Les deux portails ont un fonctionnement très similaire : les trains sont mis en évidence sur la visionneuse ou sur la carte avec un symbole qui change de couleur en fonction du retard accumulé. Si vous cliquez sur le symbole du train, un menu déroulant apparaît avec son origine et sa destination, l’heure d’arrivée prévue au prochain arrêt et le temps de retard exact. Les données de ces cartes sont publiques et des plateformes comme Google Maps peuvent également les utiliser.
Informations insuffisantes
Une autre option qui pourrait inspirer Renfe sont les « applications » promues par les utilisateurs eux-mêmes. L’une des plus populaires est Transporta’m, une application gratuite disponible sur les principales plateformes qui collecte des données ouvertes de Renfe et Adif et les adapte pour signaler les temps de passage des trains en temps réel. Son créateur, David Cortés, dénonce que les cartes promues par Renfe comportent de nombreuses erreurs. « Il suffit d’aller un jour à Sants et de voir combien de trains partent et combien apparaissent dans l’application… 50% des trains n’apparaissent pas », dit-il. « C’est visuellement attrayant, mais pas pratique pour un usage quotidien », déplore-t-il.
Pour Cortés, l’option est une application intuitive qui ressemble à la sienne. « On n’a pas besoin de savoir où est le train, mais plutôt de voir quand passe le prochain », explique l’informaticien, également membre de la plateforme Dignitat a les vies.

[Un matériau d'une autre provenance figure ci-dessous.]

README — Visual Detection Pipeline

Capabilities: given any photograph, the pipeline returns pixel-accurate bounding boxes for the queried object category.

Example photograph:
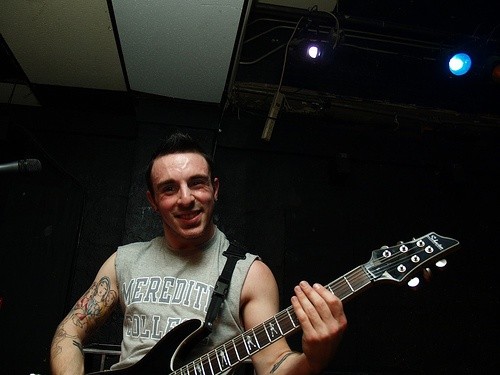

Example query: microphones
[0,158,41,173]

En effet, Cortés affirme avoir offert gratuitement son « application » – qui compte environ 73 000 utilisateurs – au gouvernement et au président de Renfe, bien qu’à chaque fois ils aient rejeté l’offre parce qu’ils prétendaient travailler sur l’application officielle. « Ils l’ont toujours rejeté parce qu’il était clair que s’ils ne l’avaient pas fait auparavant, ce n’était pas à cause de problèmes techniques, mais à cause de problèmes politiques », estime le jeune homme, qui affirme également qu’après avoir rejeté son offre, le gouvernement lui a demandé des conseils gratuits.
Retards moyens par gare, direction et jour du R2Sud en janvier / Dignité aux Vies
Plus d’options
Transporta’m n’est pas la seule « application » pilotée par les utilisateurs pour surmonter les écueils habituels des plateformes officielles. Àlex Molina, un doubleur passionné de programmation, a développé « Ferroviaria », qui fonctionne de manière similaire à l’application Cortés, mais avec quelques détails supplémentaires. « L’application vous avertit si le métro que vous entendez arriver est le vôtre ou s’il va dans la direction opposée, pour ne pas courir insensé », explique-t-il.
Et pour éviter les données ouvertes, une équipe de l’Université Pompeu Fabra (UPF) a développé « l’application » Rodalinets, qui, en plus des données sur les trains programmés, collecte en temps réel les informations proposées par les utilisateurs pour affiner leurs prévisions d’horaires grâce à l’intelligence artificielle.
Par ailleurs, il existe des plateformes permettant de collecter directement des données sur les retards accumulés sur le réseau Rodalies. L’un d’eux est ponctuel.cat, un travail de troisième cycle de Quan van der Knokke, qui met à la disposition des utilisateurs un site Internet sur lequel ils peuvent connaître la probabilité d’arriver à destination à temps.